Según el texto de estudio sobre la santidad, ¿qué vida debe llevar una Hija de la Caridad?

TEXTO DE ESTUDIO:
+===+
La santidad es única, porque Dios, el Santo, es único, y a ella todos estamos llamados, desarrollando la gracia que nos da el Espíritu Santo para implantar en los pobres el Reino de Dios. Pero también es diferente para cada persona, porque son distintas las personas, así como el lugar, tiempo y ambiente en los que vive (c. 15, 561). Una Hija de la Caridad no puede llevar la vida de una seglar, de un sacerdote o de una religiosa, sino la de una sirvienta de los pobres, como recomienda el Concilio Vaticano II (LG. n. 41).
+===+
INFORMACIÓN PROPORCIONADA:
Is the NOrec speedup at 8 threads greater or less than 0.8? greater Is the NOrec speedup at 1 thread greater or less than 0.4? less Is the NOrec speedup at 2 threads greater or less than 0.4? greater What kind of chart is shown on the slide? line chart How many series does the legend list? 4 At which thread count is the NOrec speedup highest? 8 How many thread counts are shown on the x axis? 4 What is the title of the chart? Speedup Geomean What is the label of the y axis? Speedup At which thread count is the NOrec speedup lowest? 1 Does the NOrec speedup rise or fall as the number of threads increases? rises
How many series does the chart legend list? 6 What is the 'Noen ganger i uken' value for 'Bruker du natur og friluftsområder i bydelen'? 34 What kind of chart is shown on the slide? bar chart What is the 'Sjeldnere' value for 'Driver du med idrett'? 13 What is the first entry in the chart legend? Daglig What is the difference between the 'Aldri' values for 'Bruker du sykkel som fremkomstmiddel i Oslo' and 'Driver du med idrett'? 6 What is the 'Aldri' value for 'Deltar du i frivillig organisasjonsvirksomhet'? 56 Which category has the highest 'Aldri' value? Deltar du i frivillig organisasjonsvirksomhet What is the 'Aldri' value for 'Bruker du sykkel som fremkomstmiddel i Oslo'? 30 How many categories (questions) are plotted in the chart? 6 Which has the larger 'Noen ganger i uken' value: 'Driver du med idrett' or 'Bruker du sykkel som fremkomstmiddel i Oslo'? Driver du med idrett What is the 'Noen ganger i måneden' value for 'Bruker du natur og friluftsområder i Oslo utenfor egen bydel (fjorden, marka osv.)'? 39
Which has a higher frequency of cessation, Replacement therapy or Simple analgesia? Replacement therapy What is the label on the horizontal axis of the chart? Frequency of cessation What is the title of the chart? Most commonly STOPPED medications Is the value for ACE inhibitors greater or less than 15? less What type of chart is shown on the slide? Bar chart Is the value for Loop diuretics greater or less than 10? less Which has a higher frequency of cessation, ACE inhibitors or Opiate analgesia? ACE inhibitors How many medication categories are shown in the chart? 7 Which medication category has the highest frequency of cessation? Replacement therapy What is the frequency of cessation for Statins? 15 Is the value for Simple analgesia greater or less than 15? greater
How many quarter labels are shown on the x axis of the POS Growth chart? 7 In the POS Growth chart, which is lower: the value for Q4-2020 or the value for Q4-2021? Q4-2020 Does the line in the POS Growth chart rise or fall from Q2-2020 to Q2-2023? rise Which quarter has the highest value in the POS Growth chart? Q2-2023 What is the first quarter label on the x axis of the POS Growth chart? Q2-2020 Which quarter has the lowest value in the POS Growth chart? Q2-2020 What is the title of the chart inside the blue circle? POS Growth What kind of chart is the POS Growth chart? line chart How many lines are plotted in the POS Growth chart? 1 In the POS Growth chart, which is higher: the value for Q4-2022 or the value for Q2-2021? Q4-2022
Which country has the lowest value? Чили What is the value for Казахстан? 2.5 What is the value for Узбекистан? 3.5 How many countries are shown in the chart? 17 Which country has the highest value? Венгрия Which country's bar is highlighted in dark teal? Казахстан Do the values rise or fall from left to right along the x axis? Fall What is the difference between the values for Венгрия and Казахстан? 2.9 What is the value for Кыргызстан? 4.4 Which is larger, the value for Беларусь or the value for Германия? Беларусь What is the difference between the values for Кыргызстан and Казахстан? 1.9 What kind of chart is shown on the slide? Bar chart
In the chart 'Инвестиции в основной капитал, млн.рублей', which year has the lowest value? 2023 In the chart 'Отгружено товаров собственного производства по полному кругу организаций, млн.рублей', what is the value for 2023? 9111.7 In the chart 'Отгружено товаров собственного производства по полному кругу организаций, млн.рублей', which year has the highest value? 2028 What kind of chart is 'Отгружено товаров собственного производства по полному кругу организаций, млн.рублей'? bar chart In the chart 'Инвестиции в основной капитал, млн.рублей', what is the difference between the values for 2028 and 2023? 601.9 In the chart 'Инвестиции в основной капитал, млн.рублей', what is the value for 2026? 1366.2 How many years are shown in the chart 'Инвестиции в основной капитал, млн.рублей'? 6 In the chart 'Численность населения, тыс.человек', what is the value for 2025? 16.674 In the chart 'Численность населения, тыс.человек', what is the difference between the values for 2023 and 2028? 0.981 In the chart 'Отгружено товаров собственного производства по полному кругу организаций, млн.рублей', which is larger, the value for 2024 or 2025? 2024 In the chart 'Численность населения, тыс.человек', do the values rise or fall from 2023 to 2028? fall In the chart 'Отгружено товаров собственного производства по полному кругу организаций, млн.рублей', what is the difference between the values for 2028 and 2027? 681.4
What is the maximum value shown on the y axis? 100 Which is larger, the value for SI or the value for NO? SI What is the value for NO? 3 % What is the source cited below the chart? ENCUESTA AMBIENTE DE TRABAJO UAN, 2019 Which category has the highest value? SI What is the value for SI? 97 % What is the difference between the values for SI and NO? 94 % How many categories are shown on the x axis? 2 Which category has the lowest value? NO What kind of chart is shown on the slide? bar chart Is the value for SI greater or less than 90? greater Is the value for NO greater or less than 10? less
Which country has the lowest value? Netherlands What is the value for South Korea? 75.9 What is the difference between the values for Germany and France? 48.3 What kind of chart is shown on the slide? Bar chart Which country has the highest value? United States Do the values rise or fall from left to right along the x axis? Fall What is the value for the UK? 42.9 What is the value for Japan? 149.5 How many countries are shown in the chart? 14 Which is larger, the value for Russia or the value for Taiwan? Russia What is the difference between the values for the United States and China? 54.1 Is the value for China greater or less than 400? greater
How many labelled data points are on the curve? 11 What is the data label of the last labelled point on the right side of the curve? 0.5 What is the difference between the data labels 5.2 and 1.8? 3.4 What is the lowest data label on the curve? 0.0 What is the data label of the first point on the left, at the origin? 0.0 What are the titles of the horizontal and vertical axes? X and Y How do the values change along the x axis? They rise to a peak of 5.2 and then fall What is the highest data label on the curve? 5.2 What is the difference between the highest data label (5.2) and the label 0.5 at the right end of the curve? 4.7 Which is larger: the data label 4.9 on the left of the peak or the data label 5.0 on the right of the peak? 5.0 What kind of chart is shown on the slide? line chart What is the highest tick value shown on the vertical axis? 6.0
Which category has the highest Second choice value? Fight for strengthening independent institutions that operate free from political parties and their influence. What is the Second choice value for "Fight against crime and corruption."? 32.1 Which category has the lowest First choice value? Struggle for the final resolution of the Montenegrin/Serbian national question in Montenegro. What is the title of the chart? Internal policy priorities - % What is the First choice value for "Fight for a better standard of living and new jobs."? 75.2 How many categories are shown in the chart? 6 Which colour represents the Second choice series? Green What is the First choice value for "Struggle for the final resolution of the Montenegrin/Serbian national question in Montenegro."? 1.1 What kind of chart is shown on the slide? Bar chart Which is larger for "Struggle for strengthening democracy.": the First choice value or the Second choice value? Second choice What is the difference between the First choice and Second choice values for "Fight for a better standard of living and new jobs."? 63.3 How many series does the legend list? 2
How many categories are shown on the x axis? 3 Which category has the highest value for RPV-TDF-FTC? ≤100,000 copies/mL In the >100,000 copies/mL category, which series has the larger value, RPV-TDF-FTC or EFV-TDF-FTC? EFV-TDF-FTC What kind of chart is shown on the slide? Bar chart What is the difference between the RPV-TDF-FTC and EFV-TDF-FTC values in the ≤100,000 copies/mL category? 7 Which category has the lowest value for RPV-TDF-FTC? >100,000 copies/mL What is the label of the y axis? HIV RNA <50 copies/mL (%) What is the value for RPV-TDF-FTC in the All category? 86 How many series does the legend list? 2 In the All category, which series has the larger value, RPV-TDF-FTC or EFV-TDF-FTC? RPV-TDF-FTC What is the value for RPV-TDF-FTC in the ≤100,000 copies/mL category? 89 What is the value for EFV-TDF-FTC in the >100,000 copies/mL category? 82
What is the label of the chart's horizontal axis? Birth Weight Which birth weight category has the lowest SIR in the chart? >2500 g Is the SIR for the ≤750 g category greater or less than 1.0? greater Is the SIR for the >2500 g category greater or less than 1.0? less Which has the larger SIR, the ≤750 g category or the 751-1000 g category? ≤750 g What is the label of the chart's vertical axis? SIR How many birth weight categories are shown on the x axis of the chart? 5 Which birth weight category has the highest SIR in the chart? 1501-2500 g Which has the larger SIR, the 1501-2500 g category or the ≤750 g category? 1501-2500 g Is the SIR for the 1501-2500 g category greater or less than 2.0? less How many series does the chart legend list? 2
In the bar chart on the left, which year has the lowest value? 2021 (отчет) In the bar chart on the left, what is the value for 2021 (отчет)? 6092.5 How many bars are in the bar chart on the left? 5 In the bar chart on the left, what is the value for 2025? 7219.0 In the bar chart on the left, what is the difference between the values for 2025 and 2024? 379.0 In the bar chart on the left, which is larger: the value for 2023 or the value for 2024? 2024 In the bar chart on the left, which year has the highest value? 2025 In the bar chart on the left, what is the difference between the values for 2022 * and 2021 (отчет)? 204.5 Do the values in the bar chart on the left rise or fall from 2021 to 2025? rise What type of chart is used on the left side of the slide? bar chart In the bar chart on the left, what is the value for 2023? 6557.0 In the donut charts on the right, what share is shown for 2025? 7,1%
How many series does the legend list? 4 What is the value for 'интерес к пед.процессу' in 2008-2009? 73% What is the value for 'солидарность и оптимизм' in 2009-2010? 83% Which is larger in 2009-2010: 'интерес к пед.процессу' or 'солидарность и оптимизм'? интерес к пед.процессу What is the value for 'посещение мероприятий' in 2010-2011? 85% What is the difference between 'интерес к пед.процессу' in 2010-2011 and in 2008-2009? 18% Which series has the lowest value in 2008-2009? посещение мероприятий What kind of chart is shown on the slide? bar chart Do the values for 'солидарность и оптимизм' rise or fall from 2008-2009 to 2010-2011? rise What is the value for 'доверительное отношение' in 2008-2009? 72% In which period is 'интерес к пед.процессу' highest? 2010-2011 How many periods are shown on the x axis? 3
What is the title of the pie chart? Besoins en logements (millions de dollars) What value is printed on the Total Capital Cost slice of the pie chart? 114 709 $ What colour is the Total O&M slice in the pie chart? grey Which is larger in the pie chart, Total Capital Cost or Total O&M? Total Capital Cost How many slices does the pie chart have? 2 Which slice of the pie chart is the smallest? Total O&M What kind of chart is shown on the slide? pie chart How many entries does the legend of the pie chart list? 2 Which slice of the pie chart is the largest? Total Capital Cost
+===+
RESULTADO OBTENIDO: La de una sirvienta de los pobres.